Given request 1 —
Which sentences make up the paragraph that begins "Ground four pertains" in the legal text below? List each one in full.

======== Text passage

FAILURE TO STATE A COGNIZABLE CLAIM IN GROUND FOUR
When a state prisoner challenges the fact or duration of his confinement, and the relief he seeks entails a speedier release from that confinement, his sole federal remedy is a writ of habeas corpus. Preiser v. Rodriguez, 411 U.S. 475, 499 (1972). Conversely, "a § 1983 action is a proper remedy for a state prisoner who is making a constitutional challenge to the conditions of his prison life, but not to the fact or length of his custody." Id. at 499.
Ground four pertains to McDaniel's jail life and is not cognizable in a 28 U.S.C. § 2254 proceeding. She challenges her former custodian's procedures, and a victory on her ground would not necessarily mean speedier or immediate release, even if she were still in custody. McDaniel's claim does not have sufficient nexus to the length of her incarceration so as to implicate the core challenges identified in Preiser.

================
======== Dataset

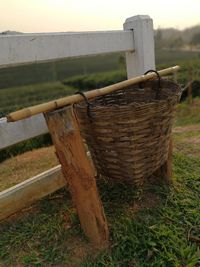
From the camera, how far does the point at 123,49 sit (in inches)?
104

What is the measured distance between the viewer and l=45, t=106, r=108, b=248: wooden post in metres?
1.61

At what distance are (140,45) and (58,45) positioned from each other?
78 centimetres

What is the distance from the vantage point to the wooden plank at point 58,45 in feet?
6.30

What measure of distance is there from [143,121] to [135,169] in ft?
0.95

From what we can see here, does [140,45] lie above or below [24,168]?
above

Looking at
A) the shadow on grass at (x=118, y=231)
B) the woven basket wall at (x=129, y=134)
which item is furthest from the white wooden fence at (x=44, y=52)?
the woven basket wall at (x=129, y=134)

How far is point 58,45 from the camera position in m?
2.17

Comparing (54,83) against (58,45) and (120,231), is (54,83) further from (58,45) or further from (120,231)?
(120,231)

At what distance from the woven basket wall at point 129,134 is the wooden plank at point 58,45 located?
468 mm

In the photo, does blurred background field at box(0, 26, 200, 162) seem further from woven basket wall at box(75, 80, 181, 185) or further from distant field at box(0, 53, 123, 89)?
woven basket wall at box(75, 80, 181, 185)

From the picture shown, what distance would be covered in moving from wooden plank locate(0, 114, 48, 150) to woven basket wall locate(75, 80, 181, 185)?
42cm

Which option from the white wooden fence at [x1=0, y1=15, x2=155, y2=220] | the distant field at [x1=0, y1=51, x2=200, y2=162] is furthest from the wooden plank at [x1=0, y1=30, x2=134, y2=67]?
the distant field at [x1=0, y1=51, x2=200, y2=162]

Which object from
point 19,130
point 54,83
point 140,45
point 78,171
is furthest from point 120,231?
point 54,83

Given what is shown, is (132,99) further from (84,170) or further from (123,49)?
(84,170)
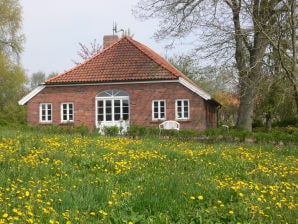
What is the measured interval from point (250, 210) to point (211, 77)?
63.2 feet

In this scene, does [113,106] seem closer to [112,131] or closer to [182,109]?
[182,109]

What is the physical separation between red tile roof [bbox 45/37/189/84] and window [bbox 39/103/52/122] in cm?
178

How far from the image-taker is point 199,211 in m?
6.54

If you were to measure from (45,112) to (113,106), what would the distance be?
525cm

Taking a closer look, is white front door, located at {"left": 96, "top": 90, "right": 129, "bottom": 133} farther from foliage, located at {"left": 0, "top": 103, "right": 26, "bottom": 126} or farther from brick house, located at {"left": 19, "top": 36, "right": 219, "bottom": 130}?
foliage, located at {"left": 0, "top": 103, "right": 26, "bottom": 126}

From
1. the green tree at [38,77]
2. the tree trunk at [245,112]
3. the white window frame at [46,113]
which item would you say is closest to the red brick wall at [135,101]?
the white window frame at [46,113]

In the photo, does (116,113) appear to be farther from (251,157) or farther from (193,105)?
(251,157)

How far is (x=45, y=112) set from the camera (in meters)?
32.3

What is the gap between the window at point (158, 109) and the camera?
3006 centimetres

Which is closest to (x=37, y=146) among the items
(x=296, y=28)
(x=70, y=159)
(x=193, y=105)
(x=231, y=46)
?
(x=70, y=159)

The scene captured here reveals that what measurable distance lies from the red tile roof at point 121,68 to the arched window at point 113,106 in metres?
1.08

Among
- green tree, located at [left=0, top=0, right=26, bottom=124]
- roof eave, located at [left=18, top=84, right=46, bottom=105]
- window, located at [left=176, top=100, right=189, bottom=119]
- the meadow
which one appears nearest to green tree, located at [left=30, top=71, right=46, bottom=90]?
green tree, located at [left=0, top=0, right=26, bottom=124]

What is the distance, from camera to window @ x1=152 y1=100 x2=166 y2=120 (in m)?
30.1

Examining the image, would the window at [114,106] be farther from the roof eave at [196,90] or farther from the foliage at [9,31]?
the foliage at [9,31]
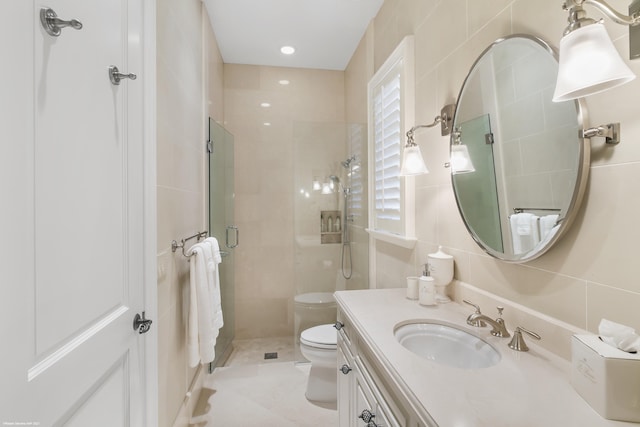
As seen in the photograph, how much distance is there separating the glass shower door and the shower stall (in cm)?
63

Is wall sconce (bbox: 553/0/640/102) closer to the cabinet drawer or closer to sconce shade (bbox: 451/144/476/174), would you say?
sconce shade (bbox: 451/144/476/174)

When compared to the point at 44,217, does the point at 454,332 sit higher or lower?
lower

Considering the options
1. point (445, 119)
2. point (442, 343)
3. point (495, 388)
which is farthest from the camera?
point (445, 119)

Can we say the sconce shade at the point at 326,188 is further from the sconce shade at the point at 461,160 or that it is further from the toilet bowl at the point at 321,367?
the sconce shade at the point at 461,160

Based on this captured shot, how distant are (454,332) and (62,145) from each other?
132 centimetres

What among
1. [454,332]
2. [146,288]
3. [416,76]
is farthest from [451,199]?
[146,288]

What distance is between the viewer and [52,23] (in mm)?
698

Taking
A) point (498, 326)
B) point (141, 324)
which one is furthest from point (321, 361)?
point (498, 326)

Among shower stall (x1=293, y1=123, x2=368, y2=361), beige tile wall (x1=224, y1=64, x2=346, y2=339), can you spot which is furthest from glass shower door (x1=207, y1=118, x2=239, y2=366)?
shower stall (x1=293, y1=123, x2=368, y2=361)

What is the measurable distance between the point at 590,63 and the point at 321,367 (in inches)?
83.1

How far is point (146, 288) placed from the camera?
125 centimetres

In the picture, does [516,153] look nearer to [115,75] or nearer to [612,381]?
[612,381]

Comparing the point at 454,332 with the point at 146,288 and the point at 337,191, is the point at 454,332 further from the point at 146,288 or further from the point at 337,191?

================

Given request 2 —
How many lines of the records above contain the string "white"? Give only the number.

Written response 1 —
1. Ground four pertains to McDaniel's jail life and is not cognizable in a 28 U.S.C. § 2254 proceeding.
2. She challenges her former custodian's procedures, and a victory on her ground would not necessarily mean speedier or immediate release, even if she were still in custody.
3. McDaniel's claim does not have sufficient nexus to the length of her incarceration so as to implicate the core challenges identified in Preiser.

Written response 2 —
5